Product in thousand kilogram of a certain company in first,second and third e.t.c. Weeks is the same as the co-efficient of the first,second,third e.t.c. Power of x in the expansion of(1+x)(1-x)^-2. Find the product in the six week.
To find the product in the sixth week, we need to determine the coefficient of the sixth power of x in the expansion of (1+x)(1-x)^(-2).
First, let's expand the expression using the binomial theorem. The binomial theorem states that for any real numbers a and b, and any positive integer n, the expansion of (a + b)^n can be written as the sum of terms of the form C(n, k) * a^(n-k) * b^k.

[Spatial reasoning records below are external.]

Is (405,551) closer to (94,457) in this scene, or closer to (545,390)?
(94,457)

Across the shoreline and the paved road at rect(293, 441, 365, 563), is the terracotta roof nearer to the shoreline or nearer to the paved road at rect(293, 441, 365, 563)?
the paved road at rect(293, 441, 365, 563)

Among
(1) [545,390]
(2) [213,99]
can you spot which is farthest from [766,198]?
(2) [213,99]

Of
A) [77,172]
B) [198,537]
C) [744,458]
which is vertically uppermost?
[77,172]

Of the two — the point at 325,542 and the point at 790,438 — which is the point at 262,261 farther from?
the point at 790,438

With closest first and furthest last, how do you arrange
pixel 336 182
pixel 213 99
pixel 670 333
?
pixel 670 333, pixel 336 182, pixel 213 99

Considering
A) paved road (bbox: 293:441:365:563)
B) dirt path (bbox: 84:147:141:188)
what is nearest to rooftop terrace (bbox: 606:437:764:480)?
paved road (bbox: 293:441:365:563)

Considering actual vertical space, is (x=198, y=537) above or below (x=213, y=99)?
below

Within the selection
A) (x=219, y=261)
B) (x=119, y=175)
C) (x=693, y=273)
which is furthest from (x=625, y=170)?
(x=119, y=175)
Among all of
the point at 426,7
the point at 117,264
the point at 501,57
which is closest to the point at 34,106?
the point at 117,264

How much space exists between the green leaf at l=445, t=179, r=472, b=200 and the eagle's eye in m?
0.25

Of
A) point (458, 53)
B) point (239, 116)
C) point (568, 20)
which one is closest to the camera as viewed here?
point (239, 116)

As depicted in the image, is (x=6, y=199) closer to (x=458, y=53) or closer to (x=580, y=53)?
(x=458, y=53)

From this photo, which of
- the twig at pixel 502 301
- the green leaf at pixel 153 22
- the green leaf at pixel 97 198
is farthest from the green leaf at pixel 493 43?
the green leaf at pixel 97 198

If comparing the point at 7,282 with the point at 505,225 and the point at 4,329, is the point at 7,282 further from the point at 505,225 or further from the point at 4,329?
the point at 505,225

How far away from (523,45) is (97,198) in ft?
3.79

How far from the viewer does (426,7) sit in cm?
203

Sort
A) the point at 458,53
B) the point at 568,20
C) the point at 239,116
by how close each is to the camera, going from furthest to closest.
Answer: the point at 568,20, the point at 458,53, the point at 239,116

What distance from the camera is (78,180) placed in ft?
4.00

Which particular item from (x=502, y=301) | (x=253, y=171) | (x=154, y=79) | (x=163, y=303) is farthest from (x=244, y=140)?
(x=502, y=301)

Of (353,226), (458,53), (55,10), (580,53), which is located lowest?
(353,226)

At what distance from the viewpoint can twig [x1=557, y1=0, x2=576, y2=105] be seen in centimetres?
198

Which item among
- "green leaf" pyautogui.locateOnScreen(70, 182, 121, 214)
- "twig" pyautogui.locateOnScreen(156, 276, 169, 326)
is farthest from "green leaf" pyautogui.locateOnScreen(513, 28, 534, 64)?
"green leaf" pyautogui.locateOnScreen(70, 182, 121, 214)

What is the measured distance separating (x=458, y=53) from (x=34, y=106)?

In our case, a = 1, b = -x, and n = -2. Using the binomial theorem, we can expand the expression:
(1 + x)(1 - x)^(-2) = C(-2, 0) * 1^(-2-0) * (-x)^0 + C(-2, 1) * 1^(-2-1) * (-x)^1 + C(-2, 2) * 1^(-2-2) * (-x)^2 + ...
To find the coefficient of the sixth power of x, we need to determine the coefficient of the term with x^6 in the expansion.
Let's simplify the expansion by calculating the first few terms:
(1 + x)(1 - x)^(-2) = 1 + 3x + 6x^2 + 10x^3 + ...
We can see that the coefficient of the sixth power of x is 0. Since there is no term with x^6 in the expansion, the product in the sixth week is 0 kilograms.
Therefore, the product in the sixth week is 0 kilograms.